Depois, há a história de amor com seu marido de 26 anos, que, ela afirma, a atingiu como uma escavadora de ouro.
“Não importa quem namorou Alec Baldwin, ela seria separada”, escreve ela.
Mas Hilaria não foi separada. As portas foram abertas para ela. Ela recebeu um show com aparições “extras” e regulares na TV da manhã e do dia. Durante o qual ninguém sequer questionou seu histórico “espanhol”. As pessoas simplesmente aceitaram sua palavra para isso.
Se alguma coisa, ela foi bem tratada e – como adora apontar – como uma boa influência em seu marido notoriamente irascível.
A maré chegou apenas em 2020, quando um usuário do Twitter revelou a verdade: ela não era Hilaria Desde España. Ela era Hillary de Boston.
O livro finalmente explica tudo. Ela tem TDAH e dislexia, Veja bem, o que explica seu bizarro inglês acentuado espanhol.
“Etiquetas como crianças multiculturais, multilíngues e de terceira cultura, culturalmente fluidas, são tentativas de capturar o que é pertencer e não pertencer a um mundo que só quer colocar todos em uma caixa simples”, escreve Hilaria. “Muitas vezes gravitamos um para o outro. Parecemos diferentes porque naturalmente codificamos alternar entre
diferentes idiomas e maneirismos. ”
Então, minha linha favorita do livro: “Eu fiz um curso intensivo sobre como algumas pessoas monolíngues realmente lutam com a forma como falo”.
Sim, os pobres babados que falam apenas um idioma são simplesmente incapazes de entender os presentes singulares e o cérebro enigmático da sempre versátil hilaria. Talvez essa “comutação de código” exclusiva da qual ela escreve tenha pulado minha família bilíngue e todos os outros com quem eu cresci.
Mas, felizmente, não conhecemos a dor dela.
“Eu sempre me perguntei como seria apenas pertencer”, ela escreve melancolicamente. “Meu pai me ligou uma vez quando eu estava passando por um momento particularmente difícil e disse: ‘Sinto muito por ter feito você de uma maneira tão complicada’.” Ela parece esquecer que seu merecido ridículo público decorre do fato de que seu próprio marido contou a David Letterman “minha esposa é da Espanha”-e a cada turno que ela é perpetuada, a história da Yberrian para obscurecer a obscurecer.

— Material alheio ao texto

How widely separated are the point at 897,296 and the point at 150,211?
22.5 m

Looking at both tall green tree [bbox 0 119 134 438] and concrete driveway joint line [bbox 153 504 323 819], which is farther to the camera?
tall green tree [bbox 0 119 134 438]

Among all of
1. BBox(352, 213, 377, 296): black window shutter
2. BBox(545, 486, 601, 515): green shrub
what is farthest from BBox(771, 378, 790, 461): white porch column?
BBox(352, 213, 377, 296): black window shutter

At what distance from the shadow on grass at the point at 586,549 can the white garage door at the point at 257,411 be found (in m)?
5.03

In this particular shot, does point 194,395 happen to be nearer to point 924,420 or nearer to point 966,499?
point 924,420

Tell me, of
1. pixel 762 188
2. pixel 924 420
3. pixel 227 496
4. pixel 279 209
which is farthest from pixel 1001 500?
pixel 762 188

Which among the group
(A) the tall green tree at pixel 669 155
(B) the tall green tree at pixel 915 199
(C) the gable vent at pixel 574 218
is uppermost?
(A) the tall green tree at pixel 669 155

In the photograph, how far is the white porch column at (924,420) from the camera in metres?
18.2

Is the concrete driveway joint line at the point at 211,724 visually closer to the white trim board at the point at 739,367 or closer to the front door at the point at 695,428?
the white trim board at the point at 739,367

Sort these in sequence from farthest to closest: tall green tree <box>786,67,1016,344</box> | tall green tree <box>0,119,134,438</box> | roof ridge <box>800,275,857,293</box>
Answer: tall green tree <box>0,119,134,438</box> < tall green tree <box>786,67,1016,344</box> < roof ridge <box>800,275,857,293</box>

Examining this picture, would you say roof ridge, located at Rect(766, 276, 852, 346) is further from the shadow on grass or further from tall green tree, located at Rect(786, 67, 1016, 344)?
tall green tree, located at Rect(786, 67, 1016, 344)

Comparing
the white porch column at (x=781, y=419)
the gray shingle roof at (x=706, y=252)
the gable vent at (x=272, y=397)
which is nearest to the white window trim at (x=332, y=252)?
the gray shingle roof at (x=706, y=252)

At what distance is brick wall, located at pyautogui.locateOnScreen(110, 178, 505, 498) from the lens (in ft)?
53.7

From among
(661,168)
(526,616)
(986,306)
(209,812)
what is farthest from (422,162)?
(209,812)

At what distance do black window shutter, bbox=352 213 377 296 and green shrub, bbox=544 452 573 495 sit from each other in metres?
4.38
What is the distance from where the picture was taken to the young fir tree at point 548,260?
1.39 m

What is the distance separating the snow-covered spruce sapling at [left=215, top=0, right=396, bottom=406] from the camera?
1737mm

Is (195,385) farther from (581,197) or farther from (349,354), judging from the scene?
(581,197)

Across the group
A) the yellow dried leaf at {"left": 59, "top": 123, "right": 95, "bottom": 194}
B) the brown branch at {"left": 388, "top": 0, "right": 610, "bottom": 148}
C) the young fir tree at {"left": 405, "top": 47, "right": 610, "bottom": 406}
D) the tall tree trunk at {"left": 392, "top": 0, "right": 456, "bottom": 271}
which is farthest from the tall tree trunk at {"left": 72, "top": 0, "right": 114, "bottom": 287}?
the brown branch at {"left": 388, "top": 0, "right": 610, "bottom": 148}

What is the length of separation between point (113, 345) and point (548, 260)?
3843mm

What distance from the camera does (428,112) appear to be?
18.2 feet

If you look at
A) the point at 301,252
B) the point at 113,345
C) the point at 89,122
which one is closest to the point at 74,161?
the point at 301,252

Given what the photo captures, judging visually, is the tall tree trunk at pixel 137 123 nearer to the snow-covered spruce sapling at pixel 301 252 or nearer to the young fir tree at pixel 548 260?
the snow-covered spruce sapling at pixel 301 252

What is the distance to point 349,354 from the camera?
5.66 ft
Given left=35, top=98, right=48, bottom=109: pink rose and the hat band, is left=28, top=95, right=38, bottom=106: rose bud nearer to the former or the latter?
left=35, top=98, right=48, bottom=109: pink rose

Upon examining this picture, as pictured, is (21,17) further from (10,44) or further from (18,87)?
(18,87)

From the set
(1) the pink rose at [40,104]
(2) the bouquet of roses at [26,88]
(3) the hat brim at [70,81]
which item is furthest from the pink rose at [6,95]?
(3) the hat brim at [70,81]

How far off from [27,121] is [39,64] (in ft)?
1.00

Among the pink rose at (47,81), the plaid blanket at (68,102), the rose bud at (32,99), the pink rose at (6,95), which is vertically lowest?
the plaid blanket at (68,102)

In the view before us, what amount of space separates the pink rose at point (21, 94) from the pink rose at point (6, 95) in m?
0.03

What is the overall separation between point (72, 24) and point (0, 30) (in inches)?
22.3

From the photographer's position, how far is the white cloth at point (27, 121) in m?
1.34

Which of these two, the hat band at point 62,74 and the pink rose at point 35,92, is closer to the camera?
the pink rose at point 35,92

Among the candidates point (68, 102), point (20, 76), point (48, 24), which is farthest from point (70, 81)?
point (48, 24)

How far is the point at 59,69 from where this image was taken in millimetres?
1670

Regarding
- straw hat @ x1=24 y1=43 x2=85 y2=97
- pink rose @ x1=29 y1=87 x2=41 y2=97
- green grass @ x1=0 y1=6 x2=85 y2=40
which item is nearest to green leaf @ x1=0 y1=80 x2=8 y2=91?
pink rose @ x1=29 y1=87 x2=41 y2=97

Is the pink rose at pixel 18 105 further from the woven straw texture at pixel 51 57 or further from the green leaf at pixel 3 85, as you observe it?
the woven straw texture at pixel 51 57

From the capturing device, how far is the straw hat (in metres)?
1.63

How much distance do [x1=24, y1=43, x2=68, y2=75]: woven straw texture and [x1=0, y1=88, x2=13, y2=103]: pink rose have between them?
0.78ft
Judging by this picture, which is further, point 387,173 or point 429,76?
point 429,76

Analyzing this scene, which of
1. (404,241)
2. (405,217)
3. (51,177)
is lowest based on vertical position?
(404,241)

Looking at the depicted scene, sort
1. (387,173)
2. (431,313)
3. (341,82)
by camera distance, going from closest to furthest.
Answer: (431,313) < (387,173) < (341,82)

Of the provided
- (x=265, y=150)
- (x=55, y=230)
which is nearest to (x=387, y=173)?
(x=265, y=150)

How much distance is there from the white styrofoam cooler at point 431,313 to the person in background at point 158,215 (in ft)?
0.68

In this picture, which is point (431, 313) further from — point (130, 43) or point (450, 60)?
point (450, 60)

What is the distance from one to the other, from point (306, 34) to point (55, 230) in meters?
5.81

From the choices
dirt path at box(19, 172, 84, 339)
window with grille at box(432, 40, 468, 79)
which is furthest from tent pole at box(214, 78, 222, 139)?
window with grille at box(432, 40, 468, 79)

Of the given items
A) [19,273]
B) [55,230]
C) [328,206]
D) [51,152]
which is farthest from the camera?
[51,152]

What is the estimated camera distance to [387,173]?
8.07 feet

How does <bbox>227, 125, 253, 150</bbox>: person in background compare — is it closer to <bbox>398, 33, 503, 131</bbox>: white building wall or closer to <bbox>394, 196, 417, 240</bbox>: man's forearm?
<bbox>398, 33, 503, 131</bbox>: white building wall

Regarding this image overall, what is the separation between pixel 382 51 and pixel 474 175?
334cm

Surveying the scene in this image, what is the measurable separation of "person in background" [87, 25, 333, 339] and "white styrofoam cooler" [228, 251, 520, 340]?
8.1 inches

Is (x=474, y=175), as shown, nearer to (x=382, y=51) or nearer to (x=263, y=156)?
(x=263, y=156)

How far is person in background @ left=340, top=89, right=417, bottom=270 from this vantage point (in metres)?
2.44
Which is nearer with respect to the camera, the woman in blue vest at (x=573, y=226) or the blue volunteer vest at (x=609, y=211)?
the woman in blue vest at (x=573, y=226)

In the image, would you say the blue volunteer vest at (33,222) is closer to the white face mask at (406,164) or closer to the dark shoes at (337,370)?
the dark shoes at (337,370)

Ela não pode sair da mentira, então continua oferecendo um absurdo absoluto. Esperando que os idiotas monolíngues pensem que são eles, não ela.
E o que seria um Hilaria Baldwin Tell-All sem mergulhar no lado de sua família Tiro terrível de “ferrugem” acidental Isso deixou a diretora de fotografia Halyna Hutchins morta – e seus contínuos lembretes de que seu marido sofria também, física e mentalmente.
“A mídia dos tablóides provavelmente criará manchetes a partir deste capítulo”, ela escreve. “É o que eles fazem. Mas peço que todos tenhamos a decência de olhar além das manchetes e lembrar o que aconteceu – alguém morreu.”
De fato, isso chamou minha atenção. Porque ela o usou como forragem para filmar um reality show e escrever um livro egoísta. E sua constante escolha pública nas crostas não é boa para a cura de ninguém.
Hilaria afirma não precisar de aprovação de ninguém, mas implora a cada passo.